▸ **Extract**:
+--

It’s Wednesday, November 9, and I am 31,000 feet up and have a ground speed of 504 miles per hour.
No Mastodon today. I’m in a reflective mood. I just finished reading Gabrielle Zevin‘s Tomorrow, and Tomorrow, and Tomorrow - A Novel, so today’s episode is going straight back to being about technology and what it is like to be a person.
Here are some things to know about me:
When I was around 16 years old (which is strange, in my head I remember being younger), Microserfs, by Douglas Coupland, was published in the UK. It expanded on a short story that was included in a 1994 issue of WIRED, says Wikipedia, which is probably why my memory is all fuzzy.
Suffice it to say that Microserfs is one of my comfort books, alongside The Hitchhiker’s Guide to the Galaxy which, I’m afraid to admit, makes me a stereotype, cliche and trope walk into a bar and order a man of a certain age on the internet.
Microserfs is about a bunch of young college grads working at Microsoft, a sort of follow-up to Coupland’s Generation X (which I read, and never really grokked, to be honest) and, I don’t know what it is to be young and working at Microsoft at that critical early 1990s era of computers and culture. The characters are geeks and nerds and talk in top 10 lists and they email each other, there’s a Windows app called WinQuote that would let people check the Microsoft stock price just as right now Meta employees may be despairing at what their RSUs are, or are not, worth.
I was 16 and impressionable and loved computers, everything about them, and like some of the characters hated my body and wished and believed that the thing that mattered about me was my brain and my intellect and that really, all I needed was my brain and my fingers so I could type.
Now, a good 27 years later, it hurts when I type.
Anyway. I wanted to be them. I wanted to be those nerds who lived with those computers and had a network in their house and I ate that shit up, I had the copies of Byte in our house, but at the same time I was sixteen and there people were in their early to mid twenties, I hadn’t even moved out of the house yet. But then they were quitting their jobs, following their savant Michael and their dream of creating a universal object-oriented programming-based game, a proto-Minecraft and, I think, a fantasy of all game designers at some point in their lives: the everything game.
This was 1995, so at the same time many middle class people of a certain age were about to get hooked on the mass-media phenomenon of the friends, those people living aspirational lives of doing apparently not very much and sitting around quipping at each other when they didn’t even have Twitter accounts yet.
The thing about Microserfs, and then later, the thing about the Mythic Quest episode A Dark Quiet Death, is that it took seriously the experience and interior life of what I suspect was at the time a relatively small number of people: people who had grown up with the personal computer revolution, who were lucky enough, in stable enough, rich enough families to have encountered those computers and were of that particular mix of introverted/problem-solving/world-creating personality and temperament to look at a computer and see: what worlds we could create with this.

+--

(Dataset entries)

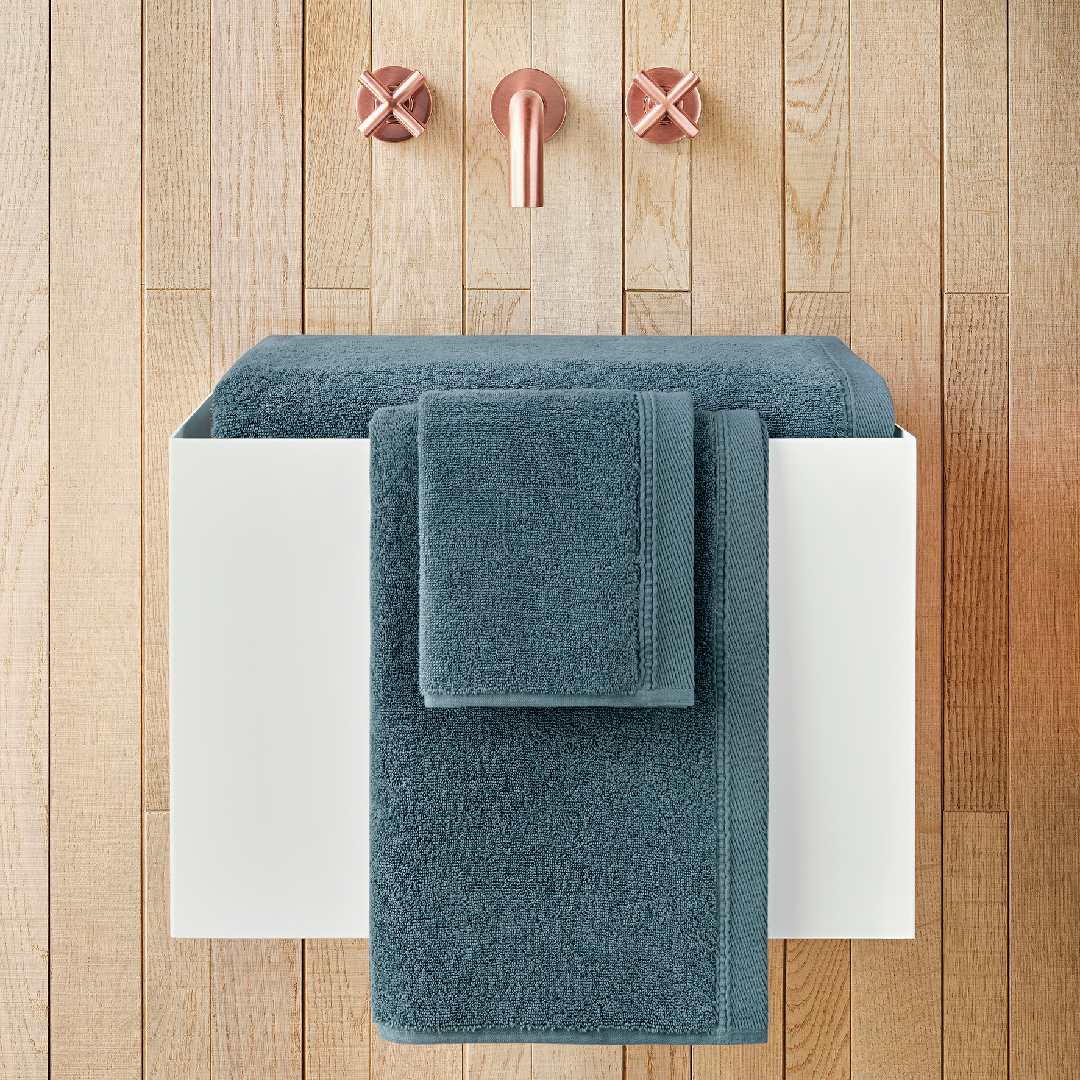 Set of blue towels on a white towel rack against a wooden wall with pink towel hooks.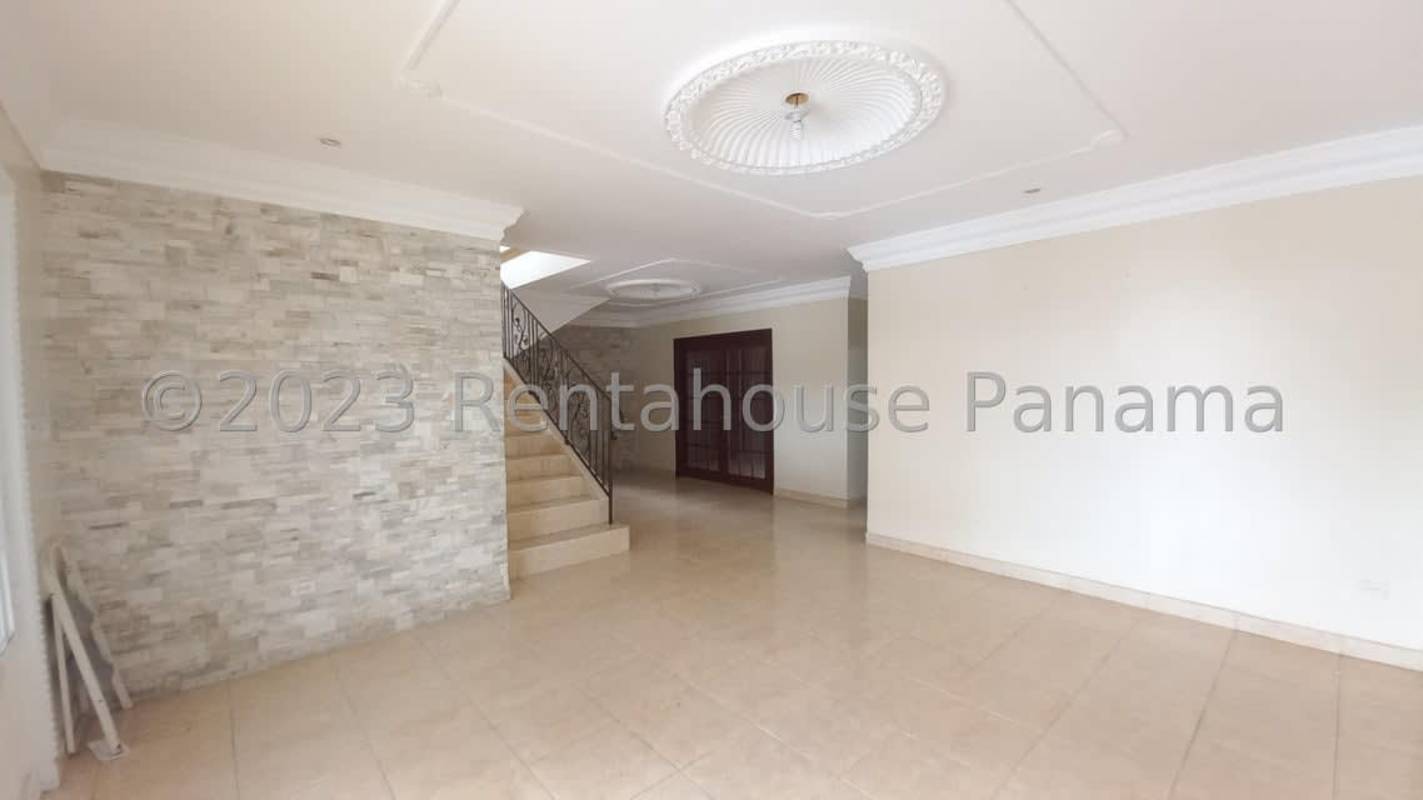Traditional entrance hallway with iron staircase and stone accent wall in duplex home Panama City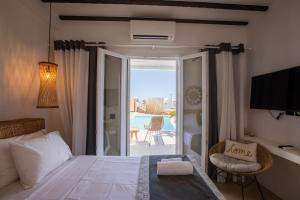 a bedroom with a bed and a view of a patio at SeaCode Villas in Platis Gialos
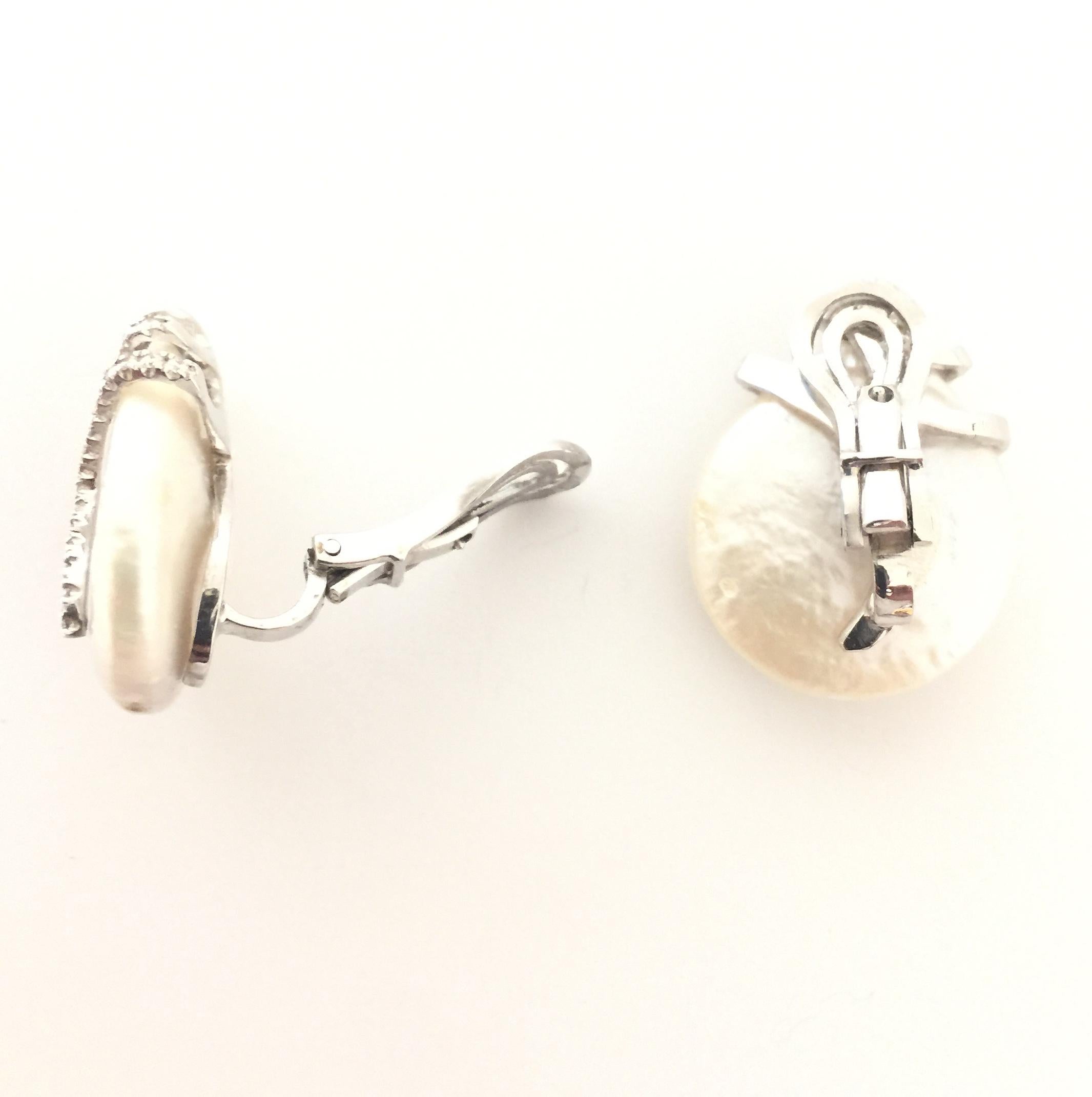 Yvel Pearls And Diamonds Earring.
18k White Gold 
Pearls 
Diamonds 0..60ctw
Clip on Earring
E295FLLW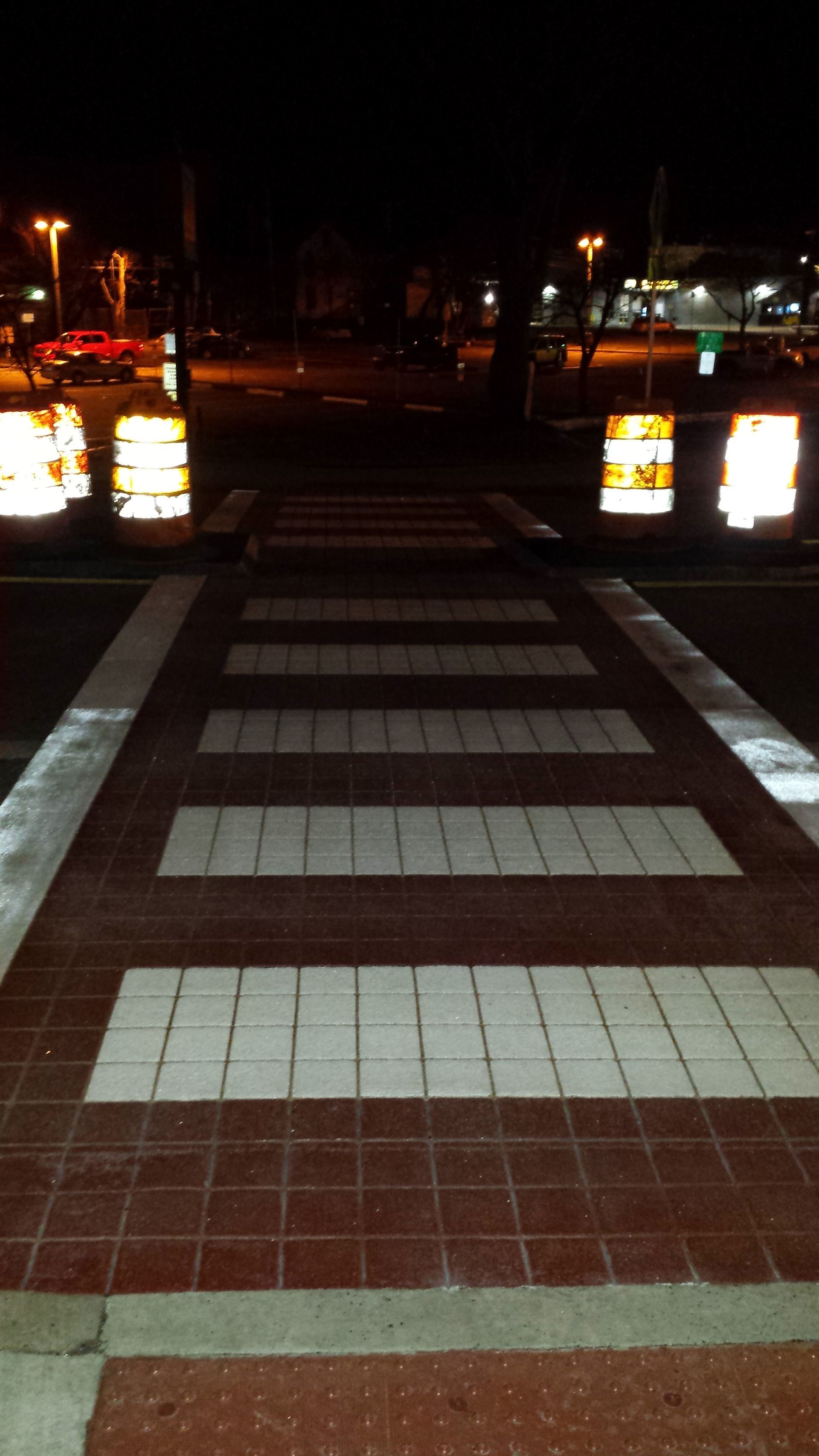 A brick walkway with a crosswalk at night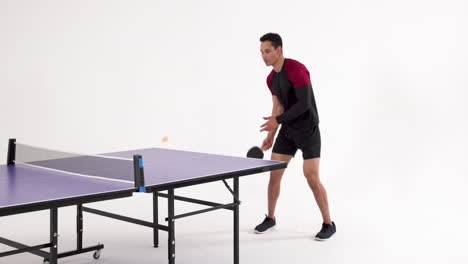 playing table tennis, man hitting ball with paddle in studio setting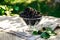 Mulberry in a glass on table. Useful berries in the summer season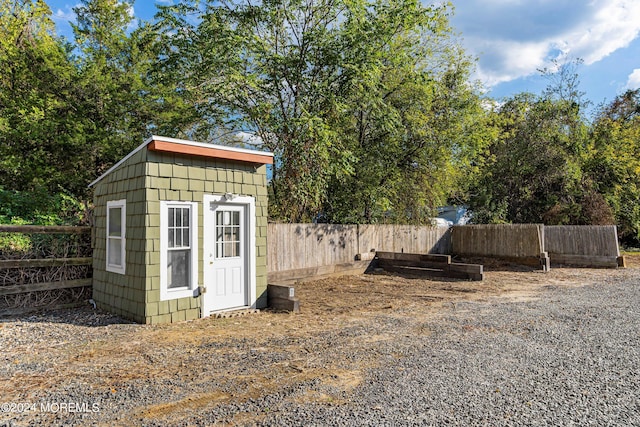 view of shed featuring a fenced backyard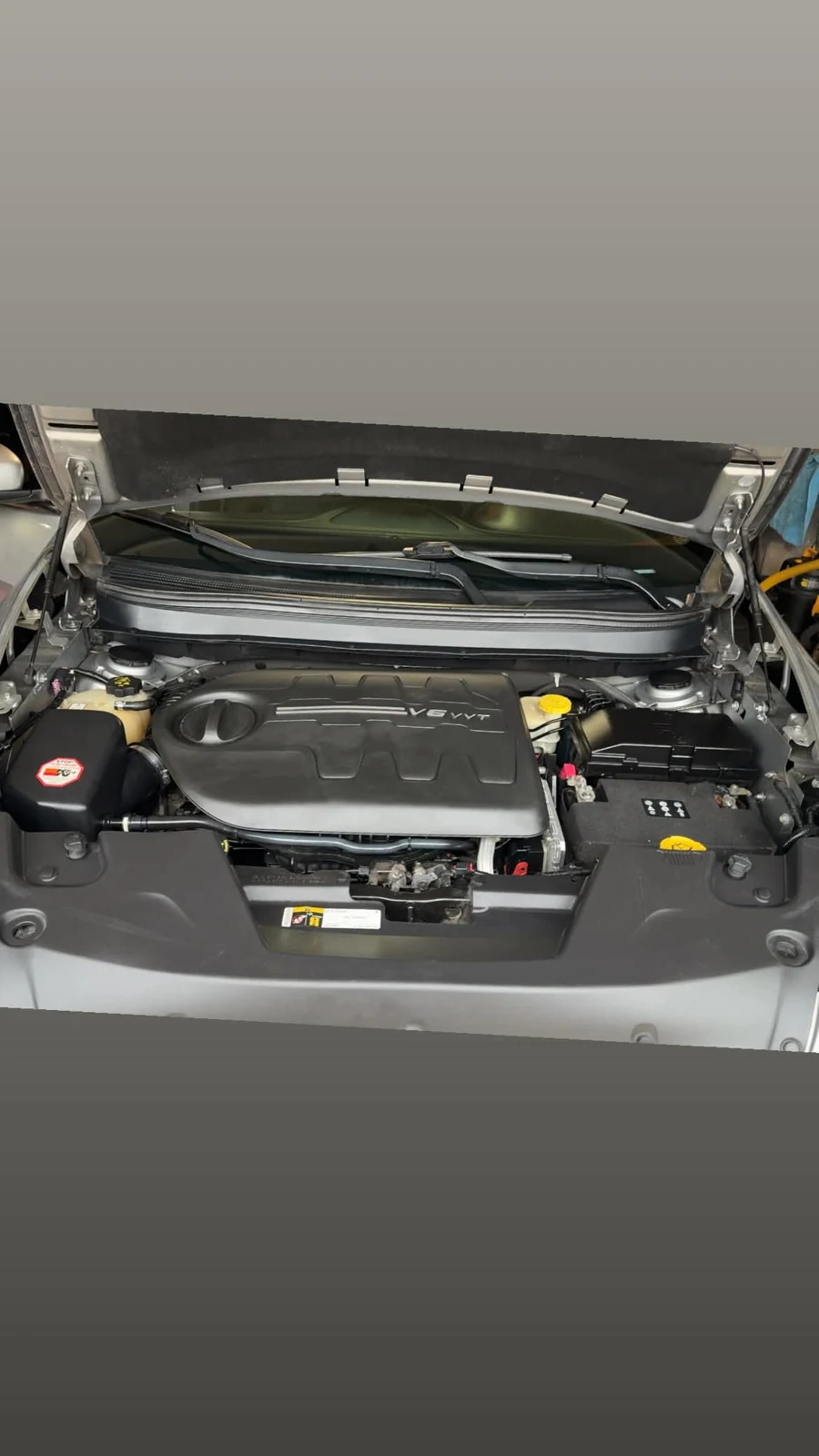 Engine bay after cleanup with plastics and covers restored to a cleaner finish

+--

▸ **Complete the following**:
- a) List every book that the Microserfs essay names.
- b) Answer these questions from the Microserfs essay, one per line:
(i) At what altitude does the writer say they are at the start?
(ii) About how old was the writer when Microserfs was published in the UK?
(iii) What Windows app in Microserfs let people check the Microsoft stock price?
- c) Carry on the Microserfs essay past its final sentence.

▸ **Task responses**:
- a)
Tomorrow, and Tomorrow, and Tomorrow - A Novel
Microserfs
The Hitchhiker's Guide to the Galaxy
Generation X

- b)
(i) 31,000 feet
(ii) Around 16 years old
(iii) WinQuote

- c)
In the 1980s and 1990s we were early of course and our reach far outmatched our grasp, but as human brains are wont to do, we filled in the gaps and just thought about what would be because Moore had promised us that we only had to wait eighteen months, and then another eighteen, and then another eighteen. And the benefit of youth, of course, when eighteen months could simultaneously feel like nothing and everything.
There is a part of Zevin’s novel where the protagonists reflect on whether they were born at just the right time. Any earlier and they’d have had to ship games around in ziplock bags. Any later and, well: look around you. The crushing intensity of creating in the open on the internet. The economics of the videogame industry. It’s any generation’s prerogative, I suppose, to look back on its childhood and early adulthood and say: nobody else had it like this, and only our time was unique, and of course that is always going to be true. But allow me to maintain the fiction that the course and trajectory of computing and its effect and penetration in society had a particular curve, and there were definitely certain portions of that curve at which you could be a certain age.
The thing that has absolutely wrecked me about Zevin’s novel is how much she has captured what it was like to grow up while the videogame industry grew up, what it was like to grow up in with a creative medium that was defining itself (me, on Twitter: have you noticed how there were no dad videogames until the videogame industry was old enough to have dads and now suddenly there are so many dad videogames everywhere?1) in a cyclical feedback loop. I am an ignorant, spoiled philistine so I will assert without research or evidence this: when else has there been such a quick cycle of technical innovation combined with the aging of a cohort deciding and defining the stories it wishes to tell, with the ability to affect so many?
And they say some people wonder, ineffectually, into the fucking void, whether videogames are art. Of course they were fucking art, he says, desperately attempting to stave off re-litigating this stupid argument. They were made by people trying to express something about the world and themselves whether they knew it or not and they communicated to their audience and I’m sorry if that was too alien or scary or threatening to you but you know what, it made our generation.
Zevin’s is a novel where ludonarrative dissonance is casually tossed in, no heavy-handed explanation to the reader because of course the reader knows, and if the reader doesn’t know, then of course the reader can look up the fucking word. Zevin is 45, I see, and that doesn’t surprise me at all, in some ways it makes me pleased and relieved that there is someone in my cohort who writes so achingly, beautifully and heartbreakingly well to describe, in a little way, what it is like to be me.
I say this not only because I have made videogames, not only because I have made them in a partnership, not only that I have made them under a spotlight and a business, not that I am a non-white person in a white world where people might not like you just because of the way you look, not only because I felt like I identified with the crushing weight of expectations and the ever-present looming of failure, not only that I nerded out over the conversations about game engines, not only that I saw echoes of the abusive mentor in both my own experience and that of my friends, but because in the scant 24 hours I’ve spent talking about this book and, honestly, raving about it to anyone who will listen, so many people have also replied: ah, yes, that was also what it was like to be me.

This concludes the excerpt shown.